CANADIANS have lost their will to live together as one people. The old Canada - a federal state with a deserved reputation for stability, moderation, tolerance, and dullness - is dying. Unable to reconcile the divergent dreams of French-speaking Quebeckers and the English-speaking majority, the Canadian political system has lost the confidence of its citizens.
It may be that a new Canada will emerge, united in a different fashion. But today that hope seems remote. In the past, English- and French-speaking Canadians argued about how to live together. Now the debate is how best to live apart.
Language differences and regional rivalries have triumphed over Canada's sense of national purpose. Perhaps because we live such a comfortable, coddled life at the edge of the American economic and military empire, we have come to the bizarre conclusion that our acts of political self-mutilation have no consequences.
The inability to bridge the divide between language groups and regions has bedeviled Canada for decades. And the frequency and severity of our political crises have been increasing since the 1960s. What distinguishes today's troubles from times past is that most Canadians have lost patience and look forward to divorce.

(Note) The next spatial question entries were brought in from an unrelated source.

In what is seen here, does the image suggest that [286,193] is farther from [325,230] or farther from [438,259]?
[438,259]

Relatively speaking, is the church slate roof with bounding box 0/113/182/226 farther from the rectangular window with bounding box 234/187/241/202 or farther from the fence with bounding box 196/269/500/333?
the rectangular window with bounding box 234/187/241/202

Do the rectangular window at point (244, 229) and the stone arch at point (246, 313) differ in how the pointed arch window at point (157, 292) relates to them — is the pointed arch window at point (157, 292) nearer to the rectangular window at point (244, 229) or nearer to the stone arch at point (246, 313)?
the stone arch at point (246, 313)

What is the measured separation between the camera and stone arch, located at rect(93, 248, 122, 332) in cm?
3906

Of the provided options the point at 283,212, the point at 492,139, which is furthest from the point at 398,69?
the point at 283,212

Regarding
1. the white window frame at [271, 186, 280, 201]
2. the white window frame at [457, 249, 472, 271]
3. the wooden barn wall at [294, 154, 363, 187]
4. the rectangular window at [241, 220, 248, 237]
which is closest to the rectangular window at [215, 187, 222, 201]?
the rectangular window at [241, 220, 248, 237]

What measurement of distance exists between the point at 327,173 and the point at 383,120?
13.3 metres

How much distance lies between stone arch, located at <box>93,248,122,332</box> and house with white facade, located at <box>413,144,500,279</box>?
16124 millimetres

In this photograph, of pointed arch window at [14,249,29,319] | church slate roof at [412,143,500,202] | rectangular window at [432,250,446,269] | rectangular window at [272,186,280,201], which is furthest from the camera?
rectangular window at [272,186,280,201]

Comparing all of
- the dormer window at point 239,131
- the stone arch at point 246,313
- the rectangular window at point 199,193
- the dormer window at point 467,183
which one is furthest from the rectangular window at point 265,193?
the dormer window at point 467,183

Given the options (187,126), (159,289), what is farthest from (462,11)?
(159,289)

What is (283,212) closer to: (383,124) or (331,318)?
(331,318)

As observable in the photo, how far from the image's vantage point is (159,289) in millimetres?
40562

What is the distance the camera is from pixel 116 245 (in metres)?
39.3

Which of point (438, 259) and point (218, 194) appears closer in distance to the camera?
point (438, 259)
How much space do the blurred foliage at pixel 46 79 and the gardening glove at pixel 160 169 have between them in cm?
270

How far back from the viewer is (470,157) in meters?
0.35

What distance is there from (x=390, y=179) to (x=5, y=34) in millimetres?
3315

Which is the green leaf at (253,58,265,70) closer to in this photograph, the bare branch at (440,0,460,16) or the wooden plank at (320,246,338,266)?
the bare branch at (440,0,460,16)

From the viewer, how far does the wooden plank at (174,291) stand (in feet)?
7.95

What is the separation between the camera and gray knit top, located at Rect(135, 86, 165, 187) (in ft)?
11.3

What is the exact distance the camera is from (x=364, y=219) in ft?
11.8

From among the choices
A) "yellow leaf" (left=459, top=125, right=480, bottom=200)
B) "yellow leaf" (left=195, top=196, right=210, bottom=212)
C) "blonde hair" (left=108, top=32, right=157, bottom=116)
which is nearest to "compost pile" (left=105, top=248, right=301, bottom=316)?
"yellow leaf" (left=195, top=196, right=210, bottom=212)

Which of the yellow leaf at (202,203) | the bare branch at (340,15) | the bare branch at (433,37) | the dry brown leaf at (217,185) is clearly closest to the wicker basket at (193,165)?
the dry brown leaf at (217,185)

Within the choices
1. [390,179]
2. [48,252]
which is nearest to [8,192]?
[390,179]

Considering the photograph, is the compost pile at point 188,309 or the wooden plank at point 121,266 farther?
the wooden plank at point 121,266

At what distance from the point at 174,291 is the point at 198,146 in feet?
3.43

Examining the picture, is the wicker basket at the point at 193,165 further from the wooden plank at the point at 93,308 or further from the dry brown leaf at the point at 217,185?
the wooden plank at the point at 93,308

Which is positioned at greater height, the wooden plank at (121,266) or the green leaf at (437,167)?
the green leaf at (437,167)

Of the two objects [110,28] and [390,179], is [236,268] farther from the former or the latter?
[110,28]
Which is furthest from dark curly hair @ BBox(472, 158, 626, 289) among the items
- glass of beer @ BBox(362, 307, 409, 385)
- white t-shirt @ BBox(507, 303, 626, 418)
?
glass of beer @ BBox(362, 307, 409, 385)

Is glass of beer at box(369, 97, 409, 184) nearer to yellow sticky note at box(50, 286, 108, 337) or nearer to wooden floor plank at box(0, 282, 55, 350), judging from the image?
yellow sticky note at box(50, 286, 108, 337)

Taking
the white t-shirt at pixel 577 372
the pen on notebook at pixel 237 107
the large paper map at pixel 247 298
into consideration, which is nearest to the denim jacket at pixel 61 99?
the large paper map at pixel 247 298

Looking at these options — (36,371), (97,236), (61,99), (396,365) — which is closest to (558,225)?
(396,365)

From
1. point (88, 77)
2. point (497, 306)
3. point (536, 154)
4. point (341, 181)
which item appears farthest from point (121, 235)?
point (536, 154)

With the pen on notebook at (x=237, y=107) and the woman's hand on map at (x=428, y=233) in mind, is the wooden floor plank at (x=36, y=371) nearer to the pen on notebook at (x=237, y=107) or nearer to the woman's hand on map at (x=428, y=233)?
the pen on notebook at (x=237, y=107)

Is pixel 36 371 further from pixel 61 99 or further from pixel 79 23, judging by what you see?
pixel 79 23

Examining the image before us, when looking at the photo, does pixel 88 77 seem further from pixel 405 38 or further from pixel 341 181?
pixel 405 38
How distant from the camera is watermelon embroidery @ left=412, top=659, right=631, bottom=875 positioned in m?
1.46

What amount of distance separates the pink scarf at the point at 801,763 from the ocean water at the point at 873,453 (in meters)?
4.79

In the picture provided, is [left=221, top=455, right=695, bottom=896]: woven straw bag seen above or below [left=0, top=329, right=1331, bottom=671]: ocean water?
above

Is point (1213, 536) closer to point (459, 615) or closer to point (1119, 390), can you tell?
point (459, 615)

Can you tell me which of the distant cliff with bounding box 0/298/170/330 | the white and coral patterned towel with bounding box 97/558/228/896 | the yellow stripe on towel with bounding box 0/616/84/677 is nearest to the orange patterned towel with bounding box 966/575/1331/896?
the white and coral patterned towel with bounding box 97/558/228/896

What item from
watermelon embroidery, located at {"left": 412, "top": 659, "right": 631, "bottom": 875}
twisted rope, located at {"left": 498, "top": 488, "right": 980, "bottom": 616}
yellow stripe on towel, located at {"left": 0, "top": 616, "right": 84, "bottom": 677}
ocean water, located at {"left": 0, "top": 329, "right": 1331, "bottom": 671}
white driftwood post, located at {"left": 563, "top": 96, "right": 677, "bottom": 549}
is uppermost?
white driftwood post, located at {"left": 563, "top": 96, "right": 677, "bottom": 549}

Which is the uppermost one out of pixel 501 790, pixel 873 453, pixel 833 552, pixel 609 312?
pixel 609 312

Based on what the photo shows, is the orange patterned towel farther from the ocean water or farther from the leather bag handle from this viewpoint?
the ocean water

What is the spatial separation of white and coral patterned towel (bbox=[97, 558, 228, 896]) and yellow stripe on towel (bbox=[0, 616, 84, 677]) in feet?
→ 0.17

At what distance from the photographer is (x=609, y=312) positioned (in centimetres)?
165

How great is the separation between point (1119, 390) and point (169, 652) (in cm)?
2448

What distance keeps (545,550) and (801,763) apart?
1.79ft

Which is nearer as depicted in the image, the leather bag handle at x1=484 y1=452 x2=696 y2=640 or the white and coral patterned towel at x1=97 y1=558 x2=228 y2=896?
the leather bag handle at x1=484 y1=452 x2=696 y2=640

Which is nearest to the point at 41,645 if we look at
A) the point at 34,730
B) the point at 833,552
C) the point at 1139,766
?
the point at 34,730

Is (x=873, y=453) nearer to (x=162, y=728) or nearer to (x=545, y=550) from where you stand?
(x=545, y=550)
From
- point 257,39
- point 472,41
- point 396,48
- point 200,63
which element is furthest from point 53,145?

At the least, Canada seems destined to become one-and-a-half countries. The challenge for Canadians - failing a reconciliation - is to reach an arrangement that is politically stable, economically viable, and satisfying enough to prevent bitter negotiations. It won't be easy.
Beneath the placid surface of wordy constitutional proposals and counter offers lurks a profound sense of hurt, even betrayal. French-speaking Quebeckers feel that English Canadians haven't given them the political tools they need to keep their language and culture alive. They say they are being driven out of Canada by mean-spirited English Canadians.